И оба замолчали, прислушались к шуму сосен – шуму незримого моря – не того ли, что бьется о все берега земные неземным прибоем, – шумит шумом смерти?
– В Уре Халдейском… – начал он и остановился.
Произнеся имя родного города, почувствовал вдруг, что низкие тучи, мокрый снег, приторный запах мокрой хвои, унылое кукование кукушки и шум сосен – шум смерти – все ему здесь ненавистно; ненавистна и она, любимая: из-за нее никогда не вернется он на родину, умрет на чужбине бездомным бродягою, подохнет, как пес на большой дороге.
– В Уре Халдейском, – продолжал он, – отец мой был жрецом лунного бога Сина. Тайнам божьим хотел и меня научить, но я не слушал его, думал тогда о другом. А все же кое-что узнал. Вот что написано в допотопных скрижалях о сотворении человека. Поймешь на нашем языке?
– Пойму.
– Ну так слушай:
Боги призвали богиню,
Мудрую Мами-помощницу…
– Мами? – удивилась она. – У вас Мами, а у нас Ma. Одно имя?
– Да. Может быть, одна у всех. Все люди, как дети, зовут ее: «Мами»!
Боги призвали богиню,
Мудрую Мами-помощницу:
«Ты, единая плоть материнская,
Можешь людей сотворить».
Открывает уста свои Мами,
Великим богам говорит:
«Я одна не могу»…
Дальше нельзя прочесть, скрижаль сломана. А в конце так:
Открывает уста свои Эа-отец,
Великим богам говорит:
«Бога должно заклать;
С божеской плотью и кровью
Мами глину смесить…»
Так боги и сделали: из плоти и крови закланного Бога человека создали.

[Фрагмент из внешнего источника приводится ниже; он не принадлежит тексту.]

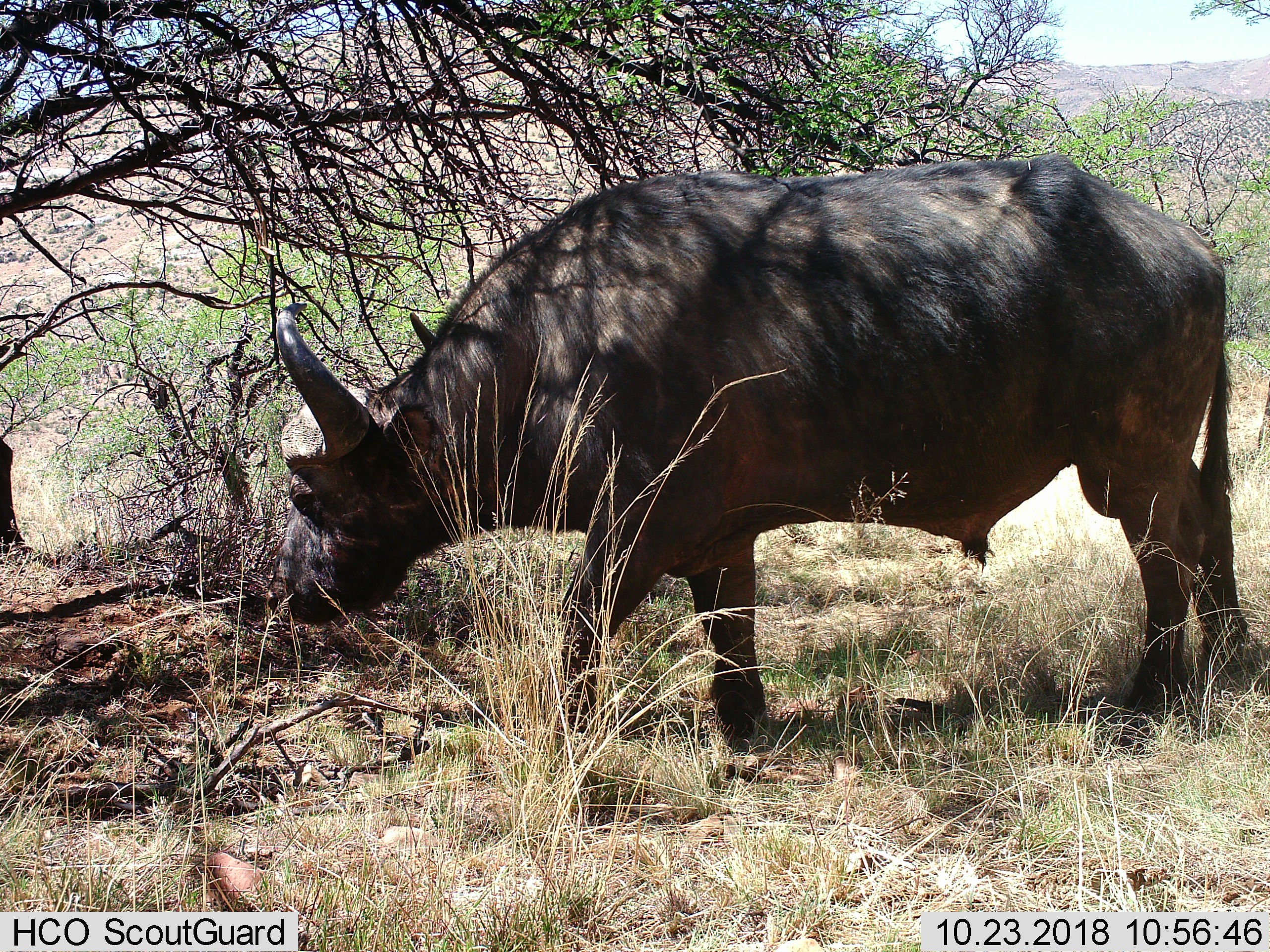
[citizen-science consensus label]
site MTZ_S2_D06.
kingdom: Animalia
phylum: Chordata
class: Mammalia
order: Artiodactyla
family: Bovidae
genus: Syncerus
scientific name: Syncerus caffer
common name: african buffalo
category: buffalo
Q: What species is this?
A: Buffalo (african buffalo) (Syncerus caffer).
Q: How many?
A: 1.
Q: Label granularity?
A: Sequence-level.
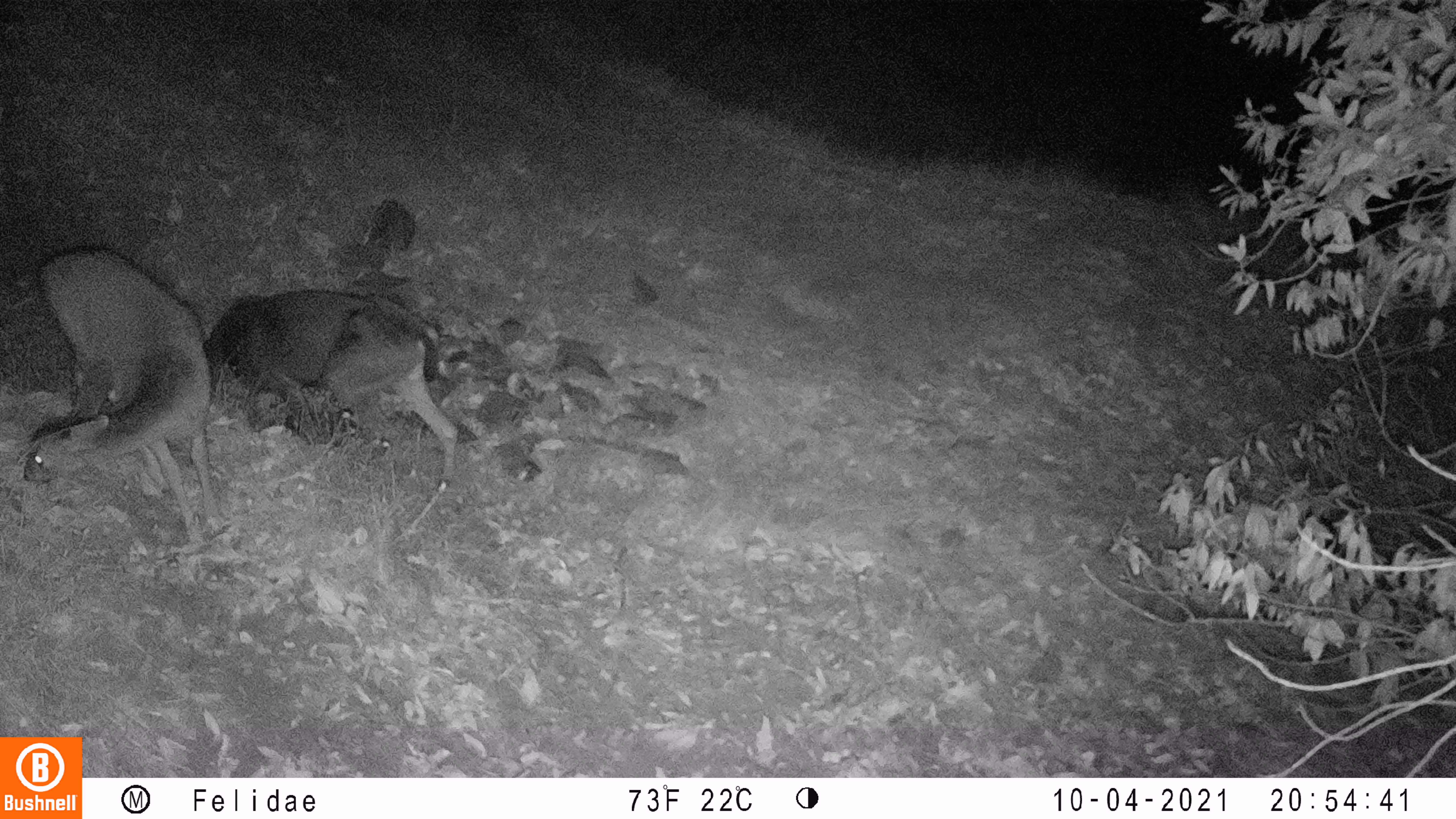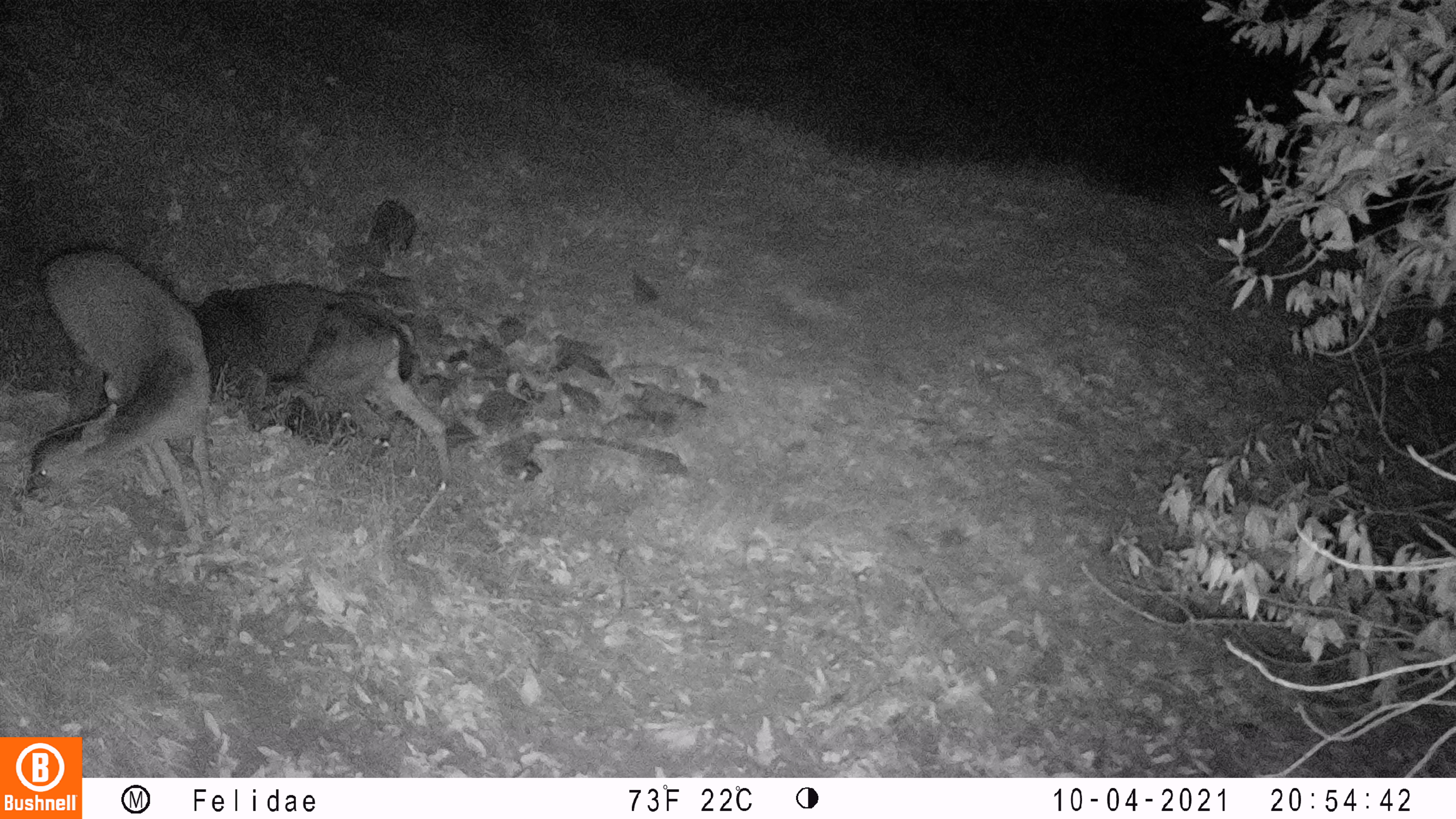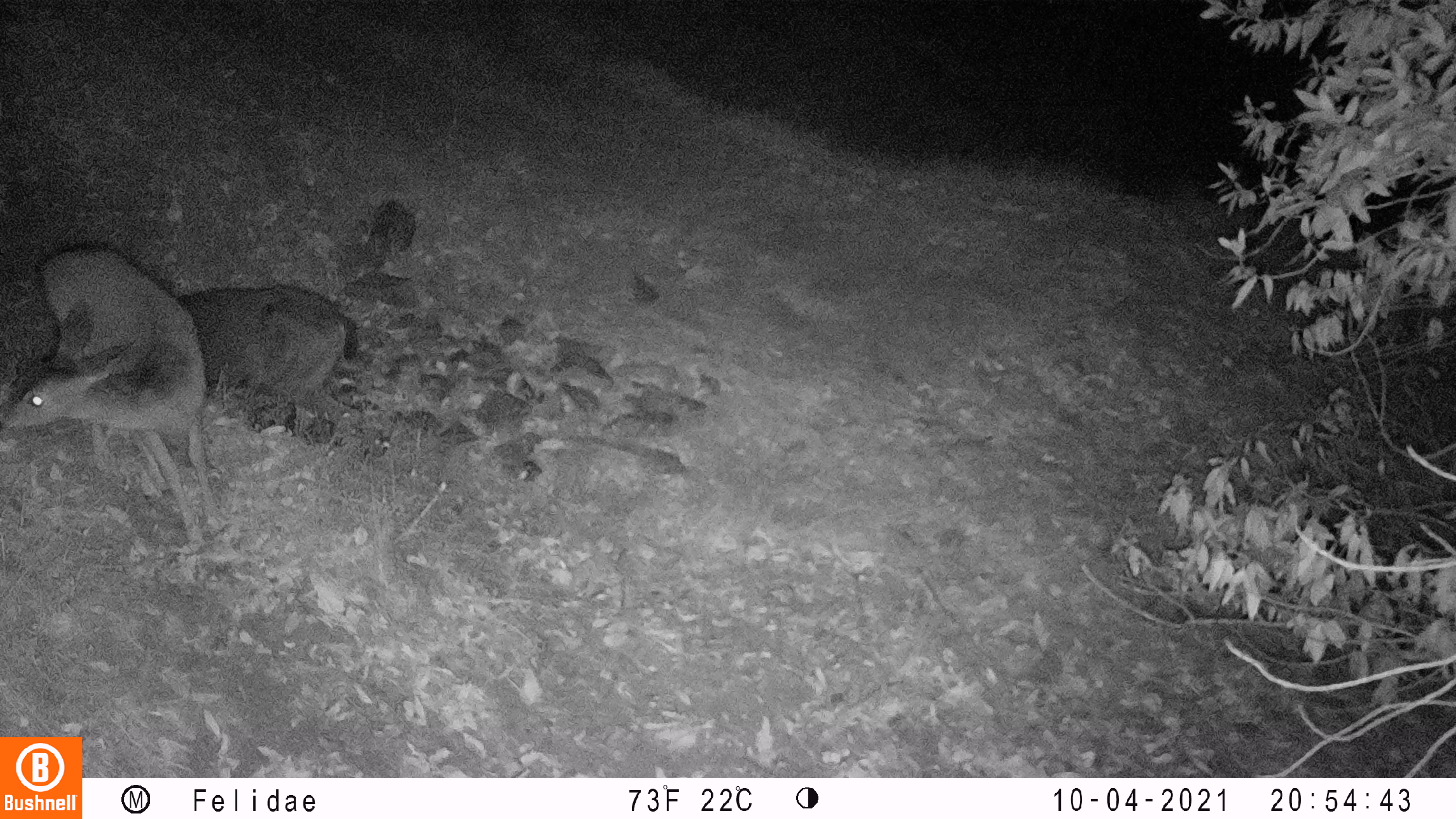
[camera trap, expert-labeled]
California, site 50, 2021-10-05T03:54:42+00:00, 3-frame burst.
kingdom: Animalia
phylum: Chordata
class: Mammalia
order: Artiodactyla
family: Cervidae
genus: Odocoileus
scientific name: Odocoileus hemionus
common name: mule deer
Mule deer (Odocoileus hemionus).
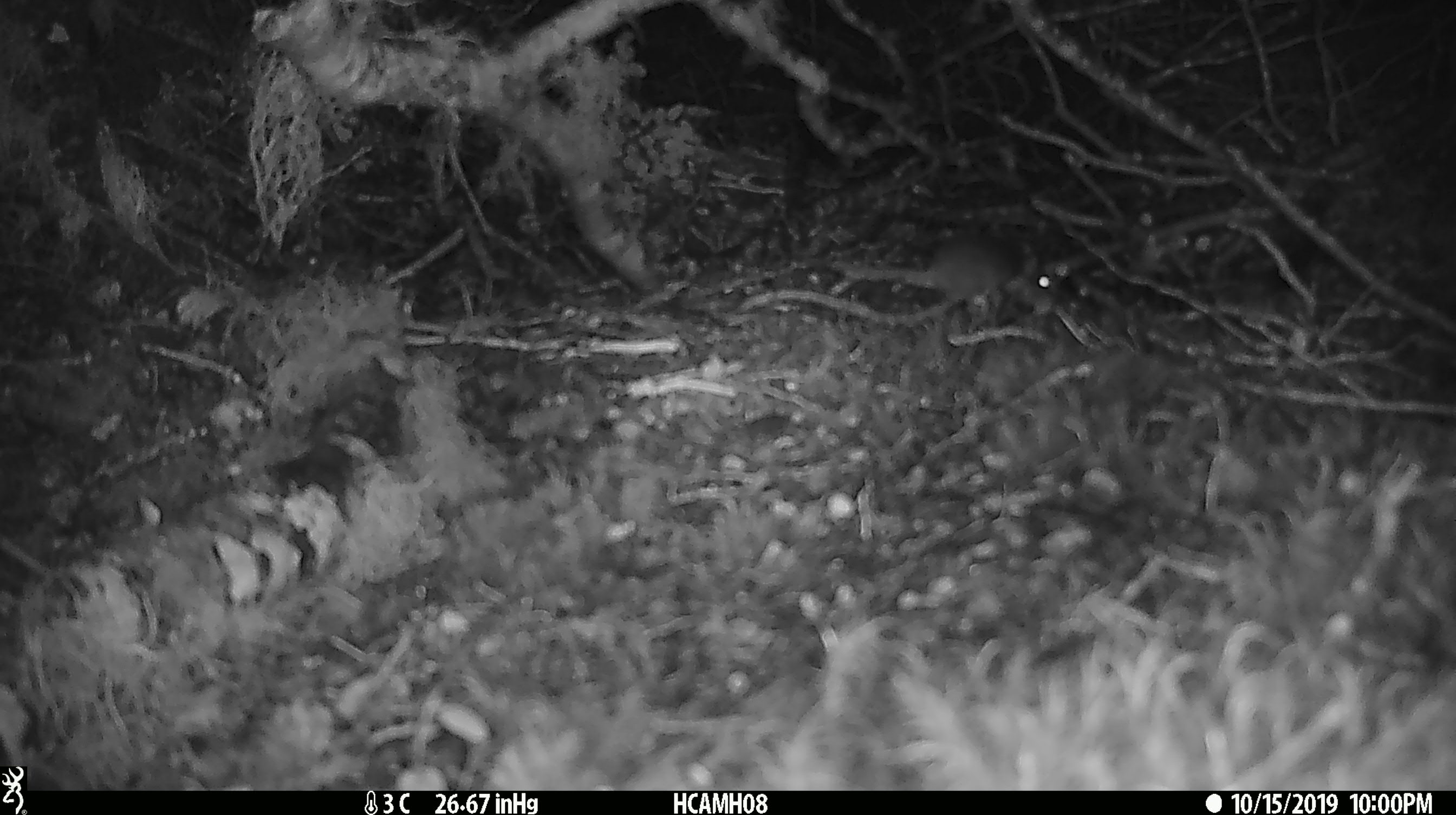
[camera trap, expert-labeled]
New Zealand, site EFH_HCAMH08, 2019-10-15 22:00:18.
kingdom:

– Так это и у вас? – еще больше удивилась она.
– Да, и у нас. Бог умер, чтобы человек жил. Может быть, это и значит «Отец есть любовь»?
– Это! Это! Как же ты говорил, что не знаешь?
Из-под хоревого шлема блеснули глаза ее – вещие звезды, страшно близкие, страшно далекие, – и опять почувствовал он, что чужбина – родина; умрет из-за нее, ненавистно любимой, подохнет, как пес на большой дороге, и будет счастлив.
– Как же ты говорил, что не знаешь? – повторила она.
– Не знаю, ничего не знаю, девушка, – усмехнулся он горько. – Может быть, так, а может быть, и не так. Человек о Боге знает столько же, как о человеке червь. Как твари дрожащей путь Божий постигнуть? Все надвое. На небе одно, а на земле другое. По земле судя, не очень-то Бог любит людей. Как в плачевной песне поется:
Помощи ждал я – никто не помог,
Плакал – никто не утешил;
Кричал – никто не ответил.
Злым и добрым одна участь: умрем и будем, как вода, пролитая на землю, которую нельзя собрать.
– Зачем ты так говоришь?
– Как так?
– Как будто ничего нет.
– А что же есть? Тебе лучше знать: ты жрица, умеешь пророчить и гадать; а я купец, умею только считать. Дважды два четыре – смерть. Умрет человек – ляжет и не встанет.
– И все?
– Все.
– И ты больше ничего не хочешь?
– Как не хотеть! Хочу, чтоб дважды два было пять, да ведь не будет… О сотворении мира и другое сказано:
Ищешь ты жизни, но не найдешь.
Когда боги людей сотворили,
То себе оставили жизнь,
А людям назначили смерть.
Все надвое. Выбирай, что хочешь: или дважды два пять – жизнь, или дважды два четыре – смерть.
Помолчал и спросил:
– А что, девушка, правда, будто бы у вас здесь, на острове, человеческие жертвы приносятся – отцы заклают первенцев?..
– Молчи! Разве можно говорить об этом? – прошептала она с ужасом.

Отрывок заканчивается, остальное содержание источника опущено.